Question

A surface of area $1m^2$ kept perpendicular to the sun rays, absorbs $1.4kJ$ of solar energy in every second.
(a) What is the amount of solar energy absorbed per second by a solar heater when its surface of area $10m^2$ is exposed perpendicularly to the sun's rays?
(b) If the efficiency of the above solar heater is 50%, then what is the amount of time taken to heat $10kg$ of water from 20 C to 50 C? (Take $4.2kJ{kg}^{-1}{C}^{-1}$)

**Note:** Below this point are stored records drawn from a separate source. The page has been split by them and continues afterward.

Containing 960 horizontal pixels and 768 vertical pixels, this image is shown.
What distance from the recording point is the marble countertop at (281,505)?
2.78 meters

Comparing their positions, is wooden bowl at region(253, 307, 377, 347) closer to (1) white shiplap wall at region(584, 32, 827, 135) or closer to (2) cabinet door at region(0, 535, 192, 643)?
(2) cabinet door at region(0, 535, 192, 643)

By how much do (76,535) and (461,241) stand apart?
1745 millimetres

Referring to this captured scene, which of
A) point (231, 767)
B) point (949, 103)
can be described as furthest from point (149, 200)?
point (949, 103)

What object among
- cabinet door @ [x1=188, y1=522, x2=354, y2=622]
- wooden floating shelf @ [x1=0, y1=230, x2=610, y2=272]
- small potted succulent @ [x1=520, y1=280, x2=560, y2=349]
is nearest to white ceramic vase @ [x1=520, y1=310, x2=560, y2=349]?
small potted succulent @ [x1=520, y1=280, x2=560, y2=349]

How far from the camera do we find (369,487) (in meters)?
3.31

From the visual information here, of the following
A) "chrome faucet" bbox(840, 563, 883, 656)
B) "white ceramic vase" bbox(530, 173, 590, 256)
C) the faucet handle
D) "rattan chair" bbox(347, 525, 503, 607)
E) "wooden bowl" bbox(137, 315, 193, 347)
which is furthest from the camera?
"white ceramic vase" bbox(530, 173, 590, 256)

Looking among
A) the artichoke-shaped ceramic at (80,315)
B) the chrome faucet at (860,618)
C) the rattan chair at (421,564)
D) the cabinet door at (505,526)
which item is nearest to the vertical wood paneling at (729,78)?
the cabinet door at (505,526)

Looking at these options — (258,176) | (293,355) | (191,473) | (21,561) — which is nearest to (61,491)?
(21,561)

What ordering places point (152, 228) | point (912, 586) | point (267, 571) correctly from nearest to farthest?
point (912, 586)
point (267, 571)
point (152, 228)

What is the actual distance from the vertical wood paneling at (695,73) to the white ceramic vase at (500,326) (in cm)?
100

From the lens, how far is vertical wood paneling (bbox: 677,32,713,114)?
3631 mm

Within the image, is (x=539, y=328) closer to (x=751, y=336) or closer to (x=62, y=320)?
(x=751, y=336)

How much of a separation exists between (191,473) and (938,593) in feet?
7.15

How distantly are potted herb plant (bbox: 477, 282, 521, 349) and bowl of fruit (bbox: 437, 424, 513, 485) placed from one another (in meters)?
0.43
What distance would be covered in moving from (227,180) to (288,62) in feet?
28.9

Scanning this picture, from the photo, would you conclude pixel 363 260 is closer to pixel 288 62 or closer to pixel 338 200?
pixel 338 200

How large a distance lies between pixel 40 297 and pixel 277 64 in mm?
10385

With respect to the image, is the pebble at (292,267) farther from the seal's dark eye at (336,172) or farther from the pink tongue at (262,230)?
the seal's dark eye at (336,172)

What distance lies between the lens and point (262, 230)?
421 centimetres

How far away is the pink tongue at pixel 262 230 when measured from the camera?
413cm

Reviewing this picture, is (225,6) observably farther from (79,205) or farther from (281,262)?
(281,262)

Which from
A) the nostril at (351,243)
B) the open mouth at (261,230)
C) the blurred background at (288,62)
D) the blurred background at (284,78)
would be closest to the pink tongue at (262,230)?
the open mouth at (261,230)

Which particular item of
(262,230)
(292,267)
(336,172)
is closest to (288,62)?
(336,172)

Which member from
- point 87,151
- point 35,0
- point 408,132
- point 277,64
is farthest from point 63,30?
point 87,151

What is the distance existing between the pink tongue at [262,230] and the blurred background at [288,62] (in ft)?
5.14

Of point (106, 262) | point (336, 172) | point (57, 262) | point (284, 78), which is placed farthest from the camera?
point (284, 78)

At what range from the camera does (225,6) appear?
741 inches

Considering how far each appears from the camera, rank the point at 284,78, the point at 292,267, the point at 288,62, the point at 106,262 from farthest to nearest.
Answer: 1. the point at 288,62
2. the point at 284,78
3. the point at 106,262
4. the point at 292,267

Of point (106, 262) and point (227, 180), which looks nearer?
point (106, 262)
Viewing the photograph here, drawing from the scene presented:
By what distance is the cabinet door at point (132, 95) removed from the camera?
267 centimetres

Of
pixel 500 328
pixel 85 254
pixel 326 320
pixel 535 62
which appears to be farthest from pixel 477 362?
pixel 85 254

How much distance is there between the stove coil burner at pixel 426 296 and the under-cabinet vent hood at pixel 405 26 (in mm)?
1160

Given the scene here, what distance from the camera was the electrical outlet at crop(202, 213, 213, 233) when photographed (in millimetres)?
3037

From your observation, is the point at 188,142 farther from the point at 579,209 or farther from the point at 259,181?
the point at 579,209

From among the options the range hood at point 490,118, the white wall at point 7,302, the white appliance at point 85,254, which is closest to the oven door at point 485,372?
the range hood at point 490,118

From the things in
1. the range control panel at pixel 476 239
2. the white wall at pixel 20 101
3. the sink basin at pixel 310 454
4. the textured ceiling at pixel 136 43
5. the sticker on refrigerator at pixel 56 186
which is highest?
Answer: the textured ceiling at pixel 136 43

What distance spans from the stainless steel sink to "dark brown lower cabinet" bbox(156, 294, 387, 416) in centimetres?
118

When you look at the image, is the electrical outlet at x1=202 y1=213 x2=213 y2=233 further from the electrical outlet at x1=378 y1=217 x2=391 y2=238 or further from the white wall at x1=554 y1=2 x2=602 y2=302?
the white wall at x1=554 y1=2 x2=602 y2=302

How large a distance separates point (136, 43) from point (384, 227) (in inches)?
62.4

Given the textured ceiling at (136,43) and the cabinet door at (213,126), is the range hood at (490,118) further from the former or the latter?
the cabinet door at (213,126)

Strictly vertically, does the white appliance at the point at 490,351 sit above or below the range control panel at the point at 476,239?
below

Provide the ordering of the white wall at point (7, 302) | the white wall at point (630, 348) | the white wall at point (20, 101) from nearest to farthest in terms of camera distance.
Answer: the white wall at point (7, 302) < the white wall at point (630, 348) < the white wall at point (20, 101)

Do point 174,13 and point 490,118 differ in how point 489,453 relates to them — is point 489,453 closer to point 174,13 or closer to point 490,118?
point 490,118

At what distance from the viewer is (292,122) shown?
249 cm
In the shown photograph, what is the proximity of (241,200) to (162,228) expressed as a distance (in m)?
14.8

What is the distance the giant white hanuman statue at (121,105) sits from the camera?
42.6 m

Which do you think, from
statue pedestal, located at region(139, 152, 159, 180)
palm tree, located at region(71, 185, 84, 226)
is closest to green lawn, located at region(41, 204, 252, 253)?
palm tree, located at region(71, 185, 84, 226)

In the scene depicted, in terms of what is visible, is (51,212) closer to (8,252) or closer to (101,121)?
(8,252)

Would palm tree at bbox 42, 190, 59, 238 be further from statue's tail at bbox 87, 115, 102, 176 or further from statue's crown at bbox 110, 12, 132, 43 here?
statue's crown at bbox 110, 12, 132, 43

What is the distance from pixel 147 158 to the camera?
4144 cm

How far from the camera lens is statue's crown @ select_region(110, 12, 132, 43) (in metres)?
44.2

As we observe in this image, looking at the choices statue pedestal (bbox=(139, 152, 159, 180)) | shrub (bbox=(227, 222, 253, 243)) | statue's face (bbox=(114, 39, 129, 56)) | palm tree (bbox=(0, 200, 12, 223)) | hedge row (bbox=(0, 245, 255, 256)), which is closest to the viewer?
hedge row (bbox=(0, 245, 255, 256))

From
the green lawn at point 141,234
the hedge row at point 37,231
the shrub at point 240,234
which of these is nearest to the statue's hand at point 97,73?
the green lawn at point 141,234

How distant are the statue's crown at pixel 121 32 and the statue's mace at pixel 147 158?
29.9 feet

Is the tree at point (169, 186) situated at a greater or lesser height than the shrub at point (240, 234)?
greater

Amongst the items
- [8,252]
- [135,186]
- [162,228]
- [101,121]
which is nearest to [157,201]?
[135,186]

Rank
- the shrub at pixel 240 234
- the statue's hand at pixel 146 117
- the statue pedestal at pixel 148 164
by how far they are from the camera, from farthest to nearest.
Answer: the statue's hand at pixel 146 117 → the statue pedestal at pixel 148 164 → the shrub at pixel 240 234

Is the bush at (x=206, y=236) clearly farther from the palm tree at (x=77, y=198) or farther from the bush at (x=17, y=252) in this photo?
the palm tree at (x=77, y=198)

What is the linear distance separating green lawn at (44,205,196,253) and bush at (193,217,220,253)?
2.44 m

• A. 14 kJ per second, 3 minutes
• B. 4 kJ per second, 3 minutes
• C. 14 kJ per second, 6 minutes
• D. 4 kJ per second, 6 minutes

Answer 1

The correct option is A 14 kJ per second, 3 minutes

(a) The amount of solar energy absorbed by a surface kept perpendicular to sun's rays in one second is $=1.4kJ{m}^{-2}$.
For 10 metre square area, solar energy absorbed $=1.4\times 10=14kJ$ per second.
(b) The efficiency of the solar heater is $=50$%
The amount of thermal energy required for $10kg$ of water to raise its temperature from 20 C to 50 C is $=Q=ms\Delta t$
$\Rightarrow Q=10kg\times 4.2kJ{kg}^{-1}{C}^{-1}\times 30C=1260kJ$
Energy received by solar heater in time ${}^{\prime }{t}^{\prime }$ is $=1.4\times {10}^3\times 10\times t$
But 50% of $1.4\times {10}^3\times 10\times t=1260\times {10}^3$
$\therefore t=180s=3$ minutes